::: PASSAGE FOR REVIEW

URI Declaration Versus Use
Views
expressed herein are those of the author and do not necessarily
reflect those of HP.
Abstract
It is important to distinguish between a URI declaration and regular
assertions about the URI's associated resource. This distinction
enables different parties to make different choices about which
assertions to accept, while still sharing a common definition of the
associated resource. This distinction is not apparent in RDF, because
URIs are declared implicitly in RDF. The need becomes apparent
when the URI of a non-information resource is dereferenced in an
attempt to locate related information. This paper motivates and
explains this distinction, defines the notions of URI declaration and URI declaration page, and suggests
some related best practices. It also proposes a Web architectural
rule specifying how URIs for non-information resources can be
conveniently declared using established 303-redirect or hash URI
mechanisms.
Table of Contents
Introduction
When an HTTP URI is used to name something that is not a web page or
web site (i.e., not an information
resource), it is important to distinguish between the declaration
of that URI as a name for a particular resource, and regular assertions
about that resource. This difference is important to Web
architecture and to other parties that wish to use the URI in
assertions about the resource. The issue arises when
another party attempts to dereference the URI in order to learn about
the URI and its associated resource. The other party may wish to
make use of the URI as a means of referring to the resource, without
necessarily believing other assertions that are made about the
resource.
This difference is particularly confusing in RDF. Many
programming languages distinguish between variable declarations
and variable use, but RDF does not have a corresponding mechanism for
URI declaration. Thus, when RDF
statements are served from a URI, it may not be evident which
of those RDF statements are intended to constitute a URI declaration
and which
are intended to be regular assertions about the resource. They
all look the same. In fact, given an RDF triple, there is no way
to determine, by examining the triple, whether that triple should be
considered a part of the URI declaration or a regular assertion about
the resource. It is up to the URI owner to indicate this
distinction.
This paper describes the distinction between URI declaration and use,
and suggests some best practices. Even though this paper is
written in terms of URIs,
the concepts apply equally to IRIs. (See RFC 3986 and RFC 3987 for advice on
minting URIs and IRIs.) The following example will be used to
illustrate the ideas.
Example: A URI for the Moon
Suppose I mint a URI for the moon: http://dbooth.org/2007/moon/
. I own the domain dbooth.org, so I have the authority to do
so. (See URI
ownership.) Since the moon is not an information resource, in
conformance with the W3C
TAG's httpRange-14 decision I have
configured my server such that an attempt to dereference that URI will
result in a 303-redirect to http://dbooth.org/2007/moon/decl.html
, which, when dereferenced, returns a page containing the following
statements:
The role of these statements is discussed below.
URI declaration
Definition: A URI declaration is a set of statements that
authoritatively declare
the association between a URI and a particular resource.
A URI declaration is a performative speech act. (See Cowen's
message or Wikipedia.)
Its publication by someone who has the authority to make the
declaration -- i.e., the URI owner or delegate -- defines the
association between a URI and a resource. Therefore, another
party wishing to use that URI to denote that resource should take all
assertions that constitute part of that URI declaration as true by
definition. This is a take-it-or-leave-it proposition: If you do
not want to accept the assertions in the URI declaration, then you
should not use that URI, because, in essence, you may be trying to talk
about a different resource -- one that shares some, but not all, of the
same characteristics.

::::::

EXERCISES.
**a)** Check each statement against the page on URI declaration versus use and answer yes or no, quoting the words of the page that decide it. (i) Dereferencing the moon URI leads to a 303-redirect to a page named decl.html. (ii) RDF has a mechanism for URI declaration like the variable declarations of many programming languages. (iii) The concepts in the paper do not carry over to IRIs.
**b)** Carry on the page on URI declaration versus use, starting right after its last sentence.

::: RECORD SET

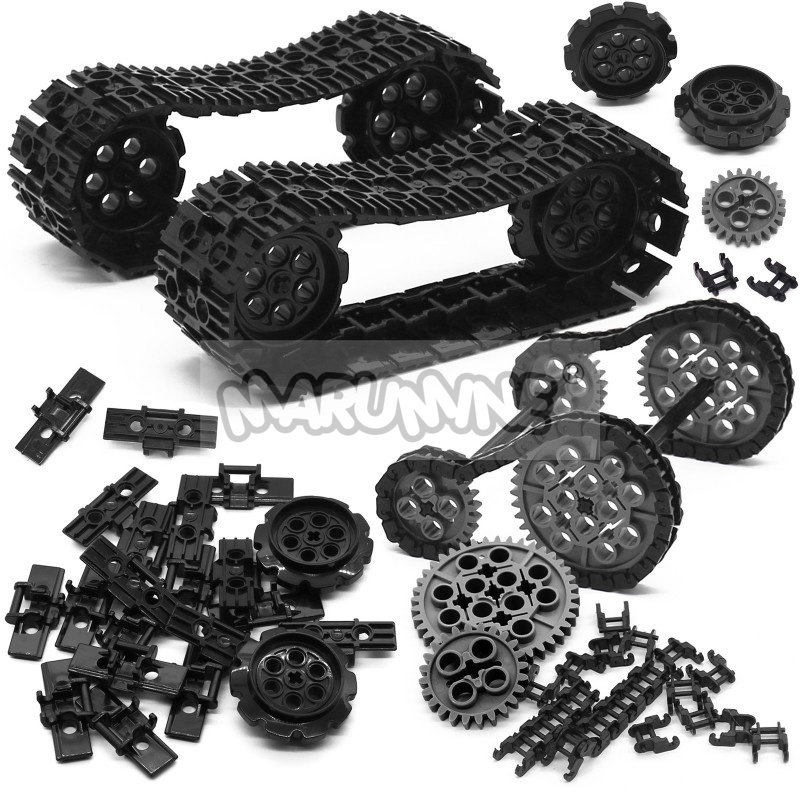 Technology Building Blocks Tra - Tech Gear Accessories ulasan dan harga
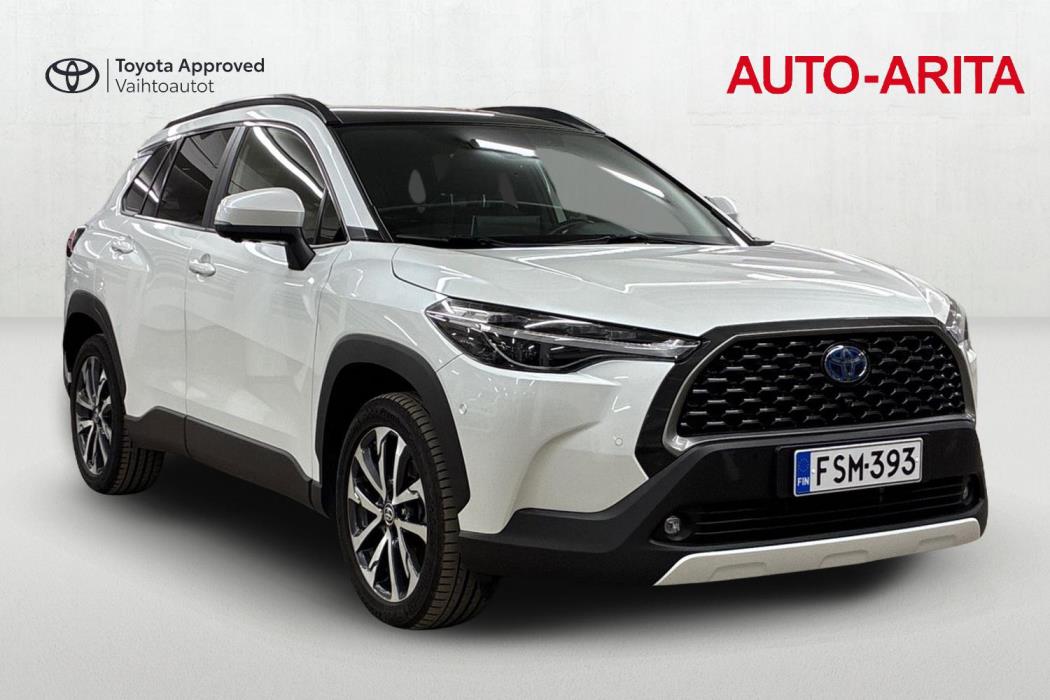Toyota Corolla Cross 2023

::::::
::: RECORD SET

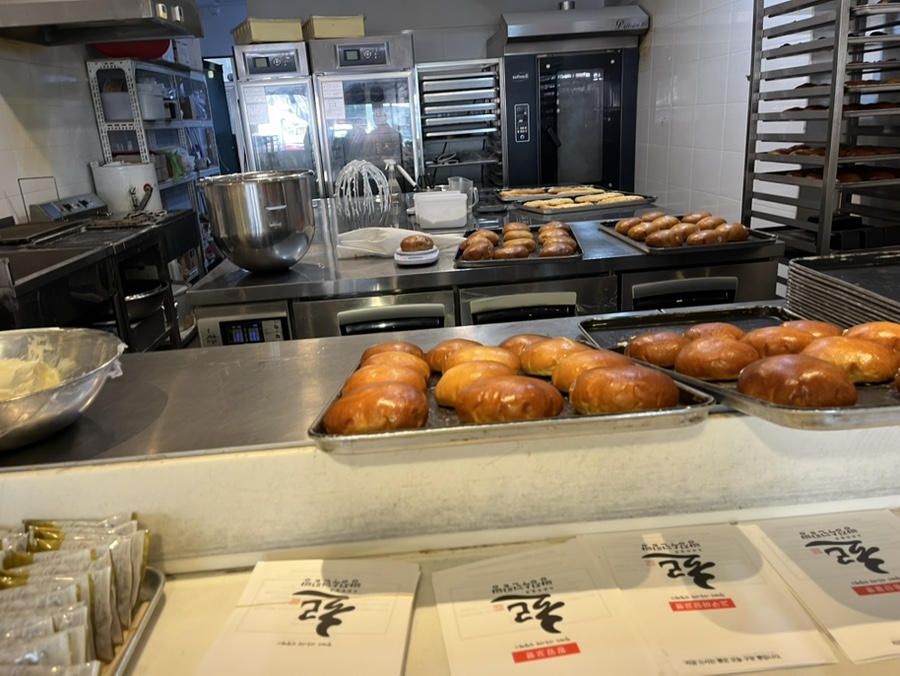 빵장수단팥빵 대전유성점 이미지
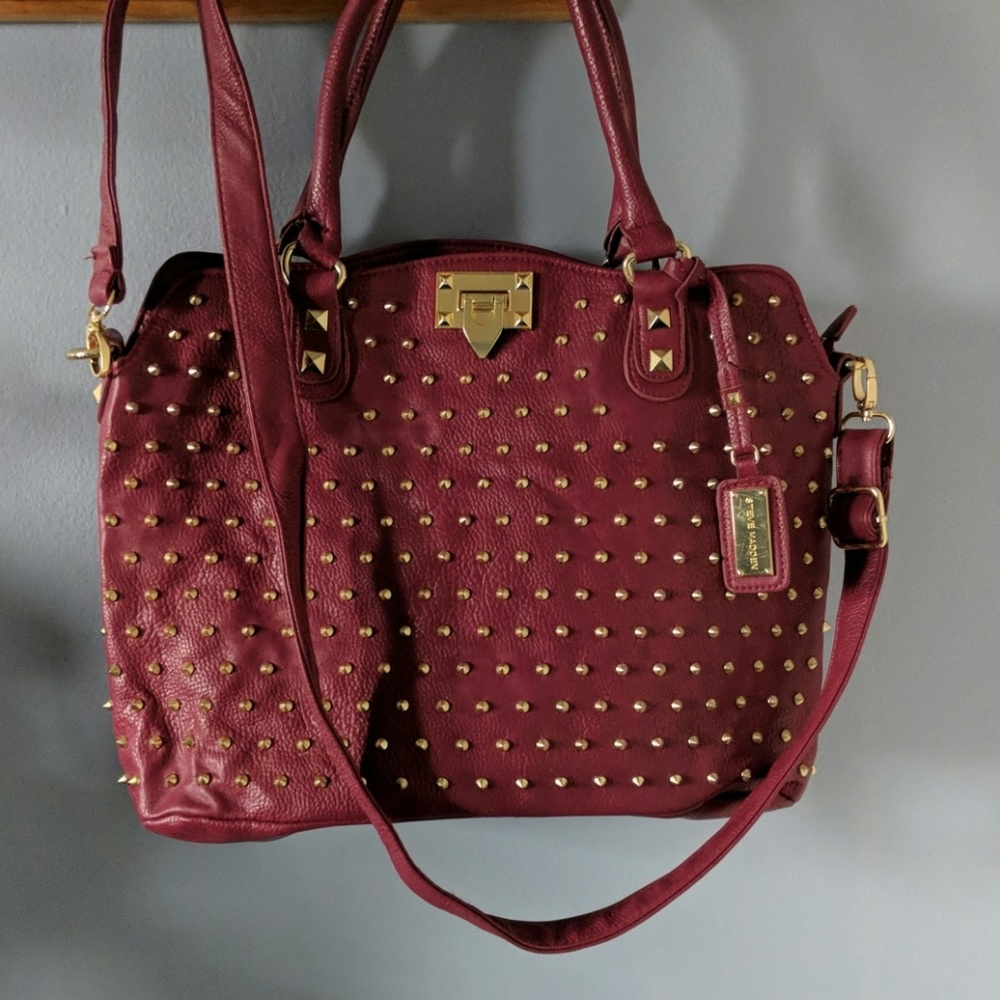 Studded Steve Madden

::::::

RESPONSES IN ORDER.
**a)**
(i) Yes: "result in a 303-redirect to http://dbooth.org/2007/moon/decl.html"
(ii) No: "RDF does not have a corresponding mechanism for URI declaration"
(iii) No: "the concepts apply equally to IRIs"

**b)**
Suggested
practice P1: A URI declaration
should include sufficient information to
distinguish the named resource from other resources, such that other
parties can use the URI confidently to make statements about the
resource. [Is there a WebArch reference for this? The closest I find is
Good practice:
Identify with URIs.. -- DBooth]
For example, statement M1.a above ("http://dbooth.org/2007/moon/
is a moon") is not sufficient to uniquely identify the intended
resource, because there are many moons. However M1.a and M1.b
together are sufficient, at least for many purposes. Beware that
sufficient information for one purpose may not be
sufficient information for another purpose. Pat Hayes has several
times pointed out that one application may require finer (or different)
distinctions than another. (See Hayes' message
on the URI/identity issue or his IRW presentation "In
Defense of Ambiguity".) Thus, P1 is a guideline -- not a hard
and fast rule.
Definition: A URI declaration page is an information resource whose primary
purpose
is to provide URI declarations.
A URI declaration page is quite similar to the idea of a Published
Subject Indicator. However, a single URI declaration
page could contain declarations for multiple URIs. Thus, the
relationship between URI declaration pages and resources is
many-to-many.
Names versus resources
We are treating a URI as a name for a resource, so that when the name
is used in an assertion about the resource, it will be understood as
referring to the resource. But the treatment of a name in
an explicit name declaration is very different: it is treated simply as
a literal sequence of characters. Thus, in the URI declaration
phrase 'The URI "http://dbooth.org/2007/moon/"
hereby names . . .', http://dbooth.org/2007/moon/
refers only to a sequence of characters that conforms to URI syntax,
whereas in the statement "http://dbooth.org/2007/moon/
is a moon" it refers to a resource. In other words, the subject
of a URI declaration as a whole (such as
M1) is a URI string -- not a resource -- whereas the subject of a
regular assertion is a resource, even though some subordinate parts of
the URI declaration (such as M1.a and M1.b) may use resources as
subjects.
This distinction is readily apparent in a language like Java or C++
that uses explicit name declarations, but not usually in RDF, because
RDF does not usually use or need explicit name declarations. (A named
graph is an exception though.) Nonetheless, the difference is
important because other parties wishing to use http://dbooth.org/2007/moon/
to make statements about the moon need to know whether a statement like
M2, "http://dbooth.org/2007/moon/
is made of green cheese", is a subordinate part of the URI declaration
or a separate statement about the moon. The URI declaration gives
them a convenient means of ensuring that they share a common, core
understanding of the resource that http://dbooth.org/2007/moon/
denotes, even though they may not agree on other assertions that are
made about that resource.
Components of a URI declaration
More precisely, a URI declaration consists of:
- a URI u;
- a predicate p(x), where
x is a resource; and
- a performative speech act, issued by the URI's owner or delegate,
that indicates u and p(x).
The URI declaration can be understood as stating:
"If a resource r exists such that p(r) is true, then henceforth u denotes r.
Otherwise, if no such resource exists, the URI declaration is
malformed."
If the predicate p is
expressed as an RDF graph, then conceptually a URI declaration creates
a named
graph, where p is the
graph and the URI becomes its name.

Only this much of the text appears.